━━ Available data

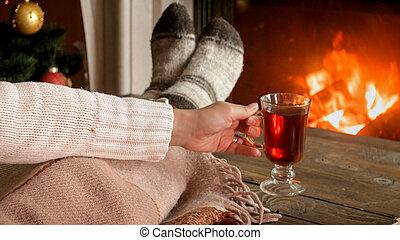 毛織りである, 女, お茶, イメージ, ソックス, 暑い, クローズアップ, 飲むこと, 暖炉, あること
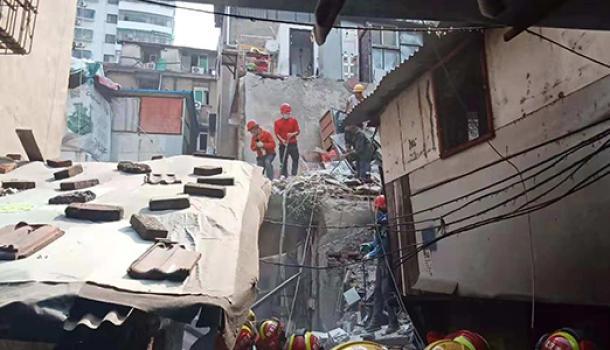 武漢坍塌事故現場已救出5人其中一人身亡:4歲過路女童罹難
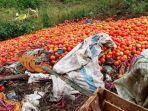 tak-laku-di-pasaran-agen-sayuran-di-lampung-barat-buang-tomat-busuk.jpg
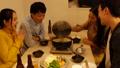 鍋パーティー  鍋を囲んで食事 44273930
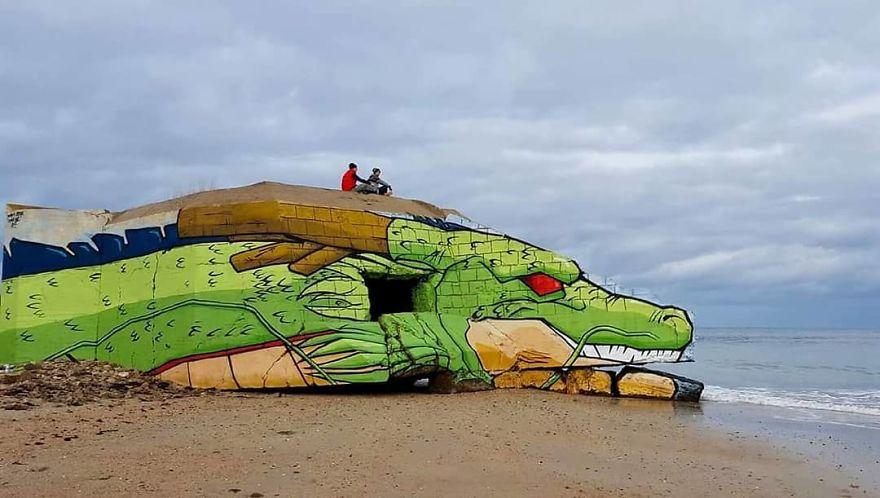 Уличный художник превратил блокпост на пляже в сказочного дракона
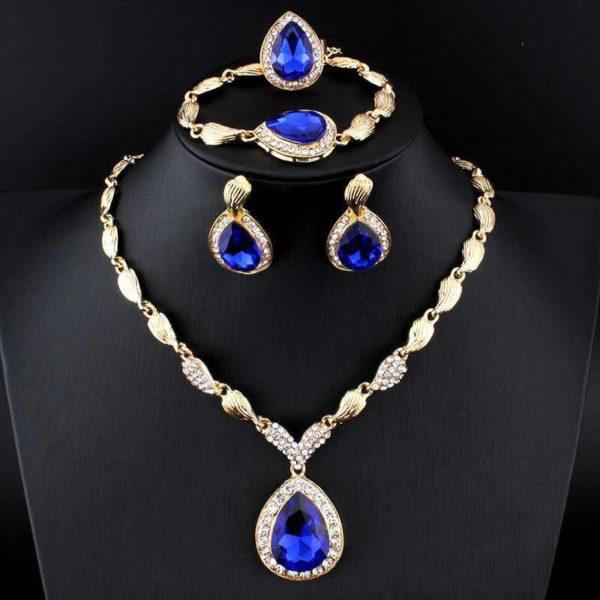 Bộ sưu tập trang sức vàng 10k tinh tế, lung linh, huyền ảo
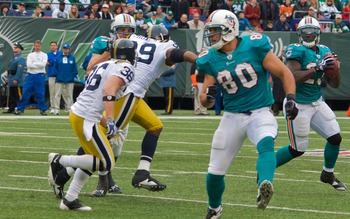 Ronnie_brown_throwing_out_of_wildcat_jets-dolphin_game_nov_2009_-_039_display_image
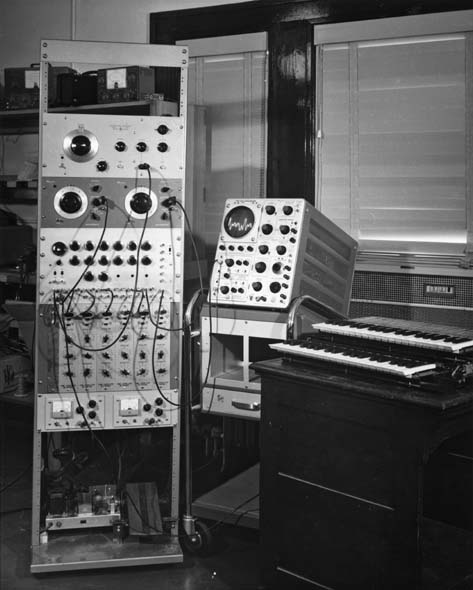 Beauchamp Synthesiser or Harmonic Tone Generator at the Experimental Music Studio at the University of Illinois at Urbana-Champaign. USA
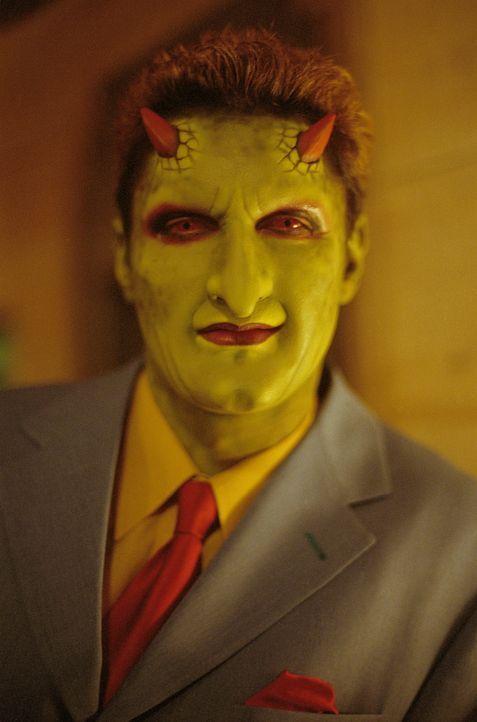 Nach der Zerstörung seines Clubs sucht Lorne (Andy Hallett) Zuflucht bei Angel. - Bildquelle: 20th Century Fox. All Rights Reserved.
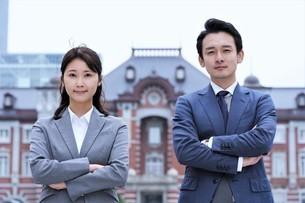 ビジネスマンとビジネスウーマンの写真素材 [FYI04618323]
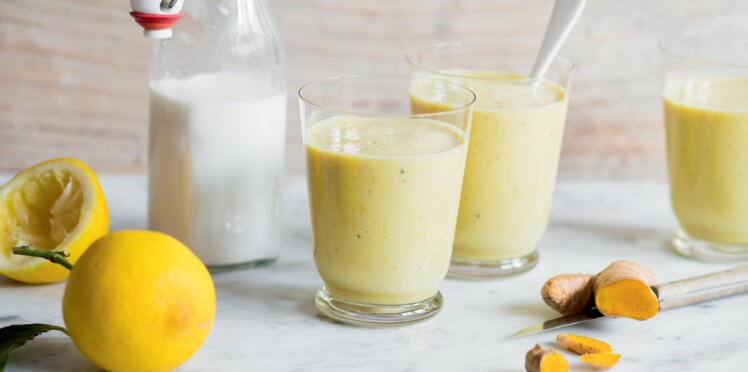 Smoothie banane-orange-citron au curcuma frais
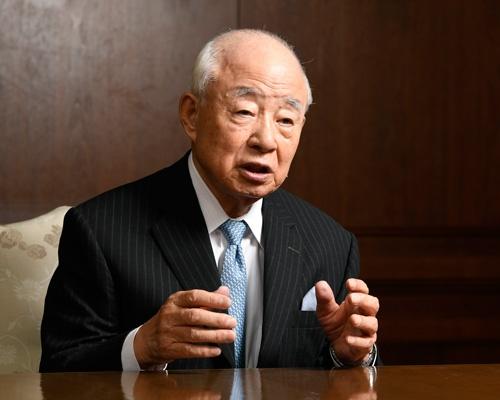今年85歳を迎える日比相談役。非創業家への経営権の委譲は「店を守るための最良の判断」と語る(写真:早川 俊昭、以下同)
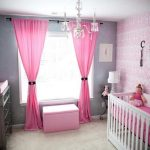 Розовые занавески в комнате для новорожденного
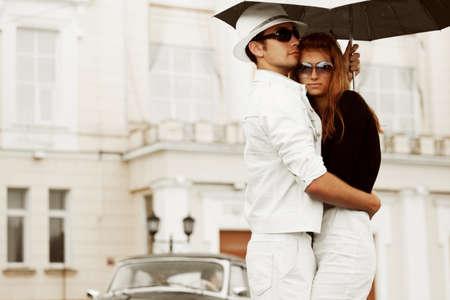 Joven pareja con paraguas.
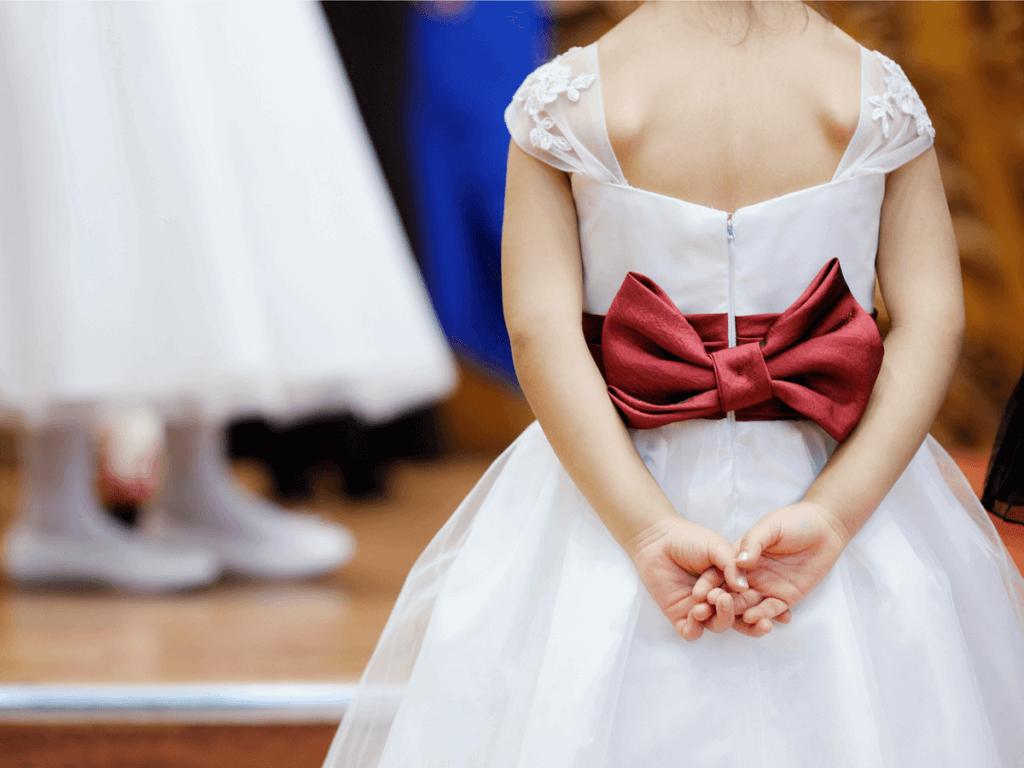 結婚式に子どもが出席!ご祝儀や余興はどうする?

━━━━

Problem requirements
The answer should match the data above word for word, with no pictures in it.

Written answer
 毛織りである, 女, お茶, イメージ, ソックス, 暑い, クローズアップ, 飲むこと, 暖炉, あること
 武漢坍塌事故現場已救出5人其中一人身亡:4歲過路女童罹難
 tak-laku-di-pasaran-agen-sayuran-di-lampung-barat-buang-tomat-busuk.jpg
 鍋パーティー  鍋を囲んで食事 44273930
 Уличный художник превратил блокпост на пляже в сказочного дракона
 Bộ sưu tập trang sức vàng 10k tinh tế, lung linh, huyền ảo
 Ronnie_brown_throwing_out_of_wildcat_jets-dolphin_game_nov_2009_-_039_display_image
 Beauchamp Synthesiser or Harmonic Tone Generator at the Experimental Music Studio at the University of Illinois at Urbana-Champaign. USA
 Nach der Zerstörung seines Clubs sucht Lorne (Andy Hallett) Zuflucht bei Angel. - Bildquelle: 20th Century Fox. All Rights Reserved.
 ビジネスマンとビジネスウーマンの写真素材 [FYI04618323]
 Smoothie banane-orange-citron au curcuma frais
今年85歳を迎える日比相談役。非創業家への経営権の委譲は「店を守るための最良の判断」と語る(写真:早川 俊昭、以下同)
 Розовые занавески в комнате для новорожденного
 Joven pareja con paraguas.
 結婚式に子どもが出席!ご祝儀や余興はどうする?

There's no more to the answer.